Task objective => In the entries that follow, find the line containing "Huertas_Principais problemas e" and the line containing "11_1_19 Zebra Longwing Butterfly", then copy exactly everything from the first through the second except the pictures.

START Extracted entries

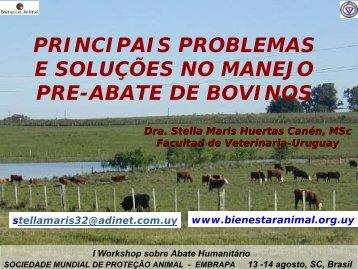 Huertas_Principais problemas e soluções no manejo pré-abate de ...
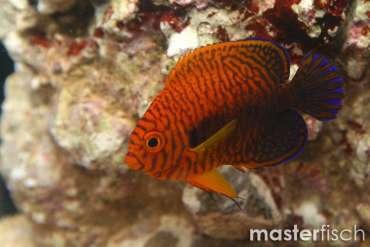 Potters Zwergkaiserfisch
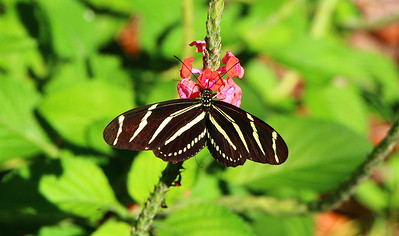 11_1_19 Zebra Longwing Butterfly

END Extracted entries
START Extracted entries

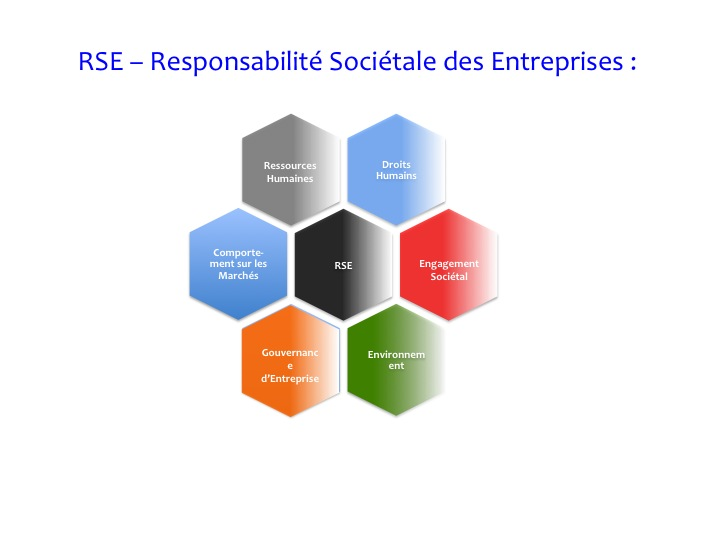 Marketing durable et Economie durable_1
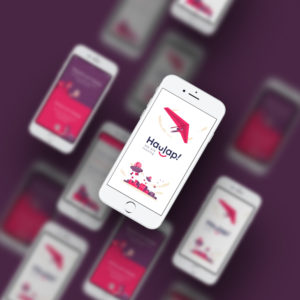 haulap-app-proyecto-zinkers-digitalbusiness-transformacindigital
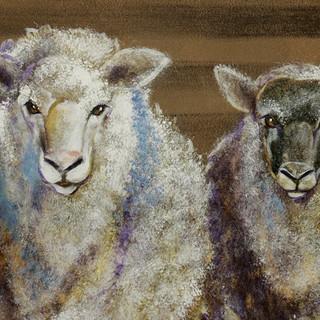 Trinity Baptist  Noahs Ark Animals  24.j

END Extracted entries
START Extracted entries

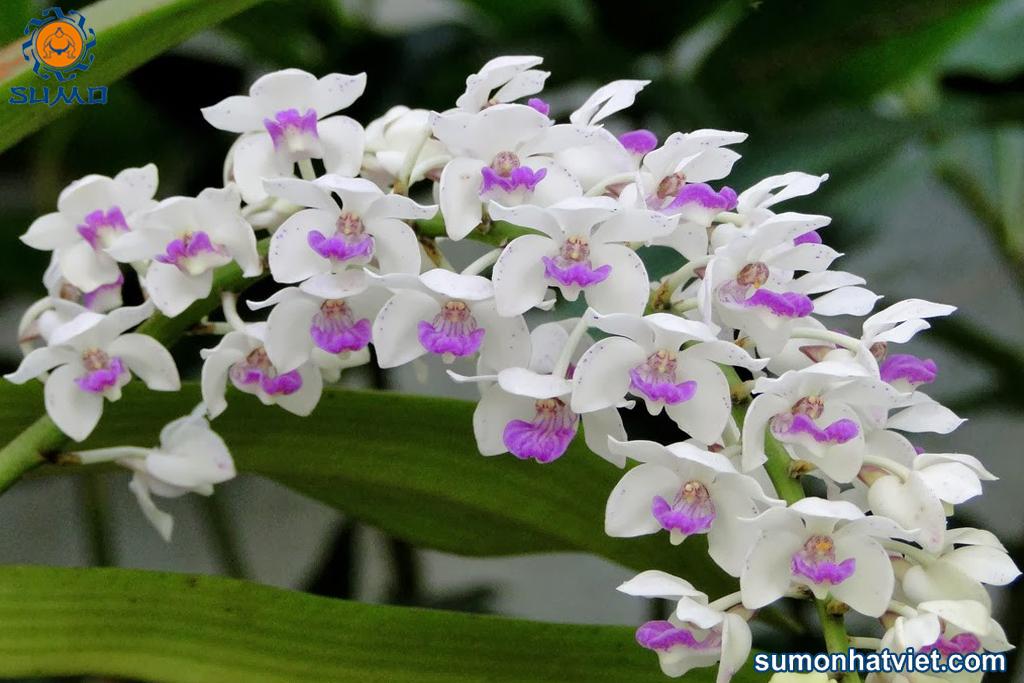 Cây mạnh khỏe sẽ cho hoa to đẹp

END Extracted entries

Exercise result =>
 Huertas_Principais problemas e soluções no manejo pré-abate de ...
 Potters Zwergkaiserfisch
 11_1_19 Zebra Longwing Butterfly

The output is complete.